I even made a youtube clip explaining it:
Thank you all!
Thank you so much for putting this survey together, I can’t wait to see the results and I hope it helps us all! If that was a pilot study, I have a few suggestions.
- Perhaps consider listing individual SSRIs and SNRIs in the medications tried question. Or allow the user to click on multiple answers. In my case, for example, I tried Zoloft but it had no affect. I tried Prozac and it helped with light and sound sensitivity but not headaches & dizziness. I tried Lexapro and had bad reactions and side effects.

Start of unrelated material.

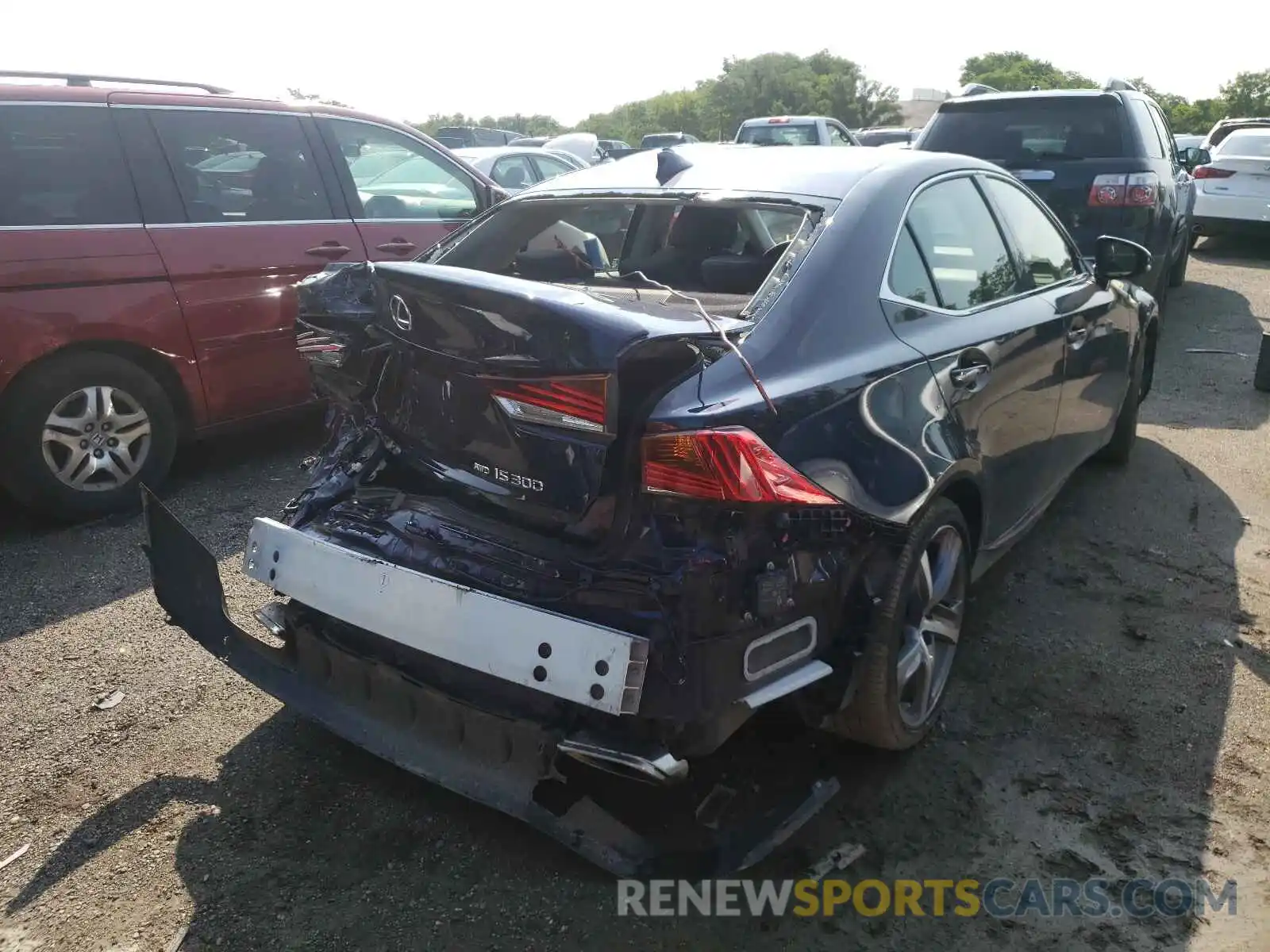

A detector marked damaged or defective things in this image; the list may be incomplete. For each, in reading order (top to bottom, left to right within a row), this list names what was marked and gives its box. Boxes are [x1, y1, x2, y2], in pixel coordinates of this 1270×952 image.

- List visual vertigo as a symptom (in the question with the rocking sensation, spinning dizziness, etc). I forgot to add it to the “other” box and I believe it is common enough where adding it would be warranted.
There is so much more that could have been asked. This is only the beginning. There are a few dilemmas I’m trying to grapple with
- Privacy - I really wanted to make the survey anonymous, but that means that I can’t follow up on responses to get further details where they might be really useful. Maybe in the next survey, adding contact details could be optional. That would give me the opportunity to invite only relevant people to submit further responses (based on their responses to previous survey answers), but still allow people to maintain anonymity if they want to.
- Maybe connected, but I think a dynamic survey format where the base questions are quite short, but answering Yes to a certain type of drug would open up a new question that went into more details as you mentioned as to which symptoms it helped, and side effects, etc. This might get passed the problem with having a really long survey, and loads of questions being irrelevant to many people.
I’m learning from this process, and your feedback is invaluable.
I like both of your ideas, especially the optional inclusion of the e-mail. I’ve been suffering with this condition for almost 7 years now and I can imagine I’m not the only one who would contribute any experiences they can to help aid with research and what patients actually experience. It’s time these doctors know fully what we’re suffering with on a daily basis and get pushed in the right direction! I would have been fine with a longer survey, but perhaps with an option to save your progress as most of us suffering have issues being on the computer for a long amount of time. Thanks for all of your hard work with this!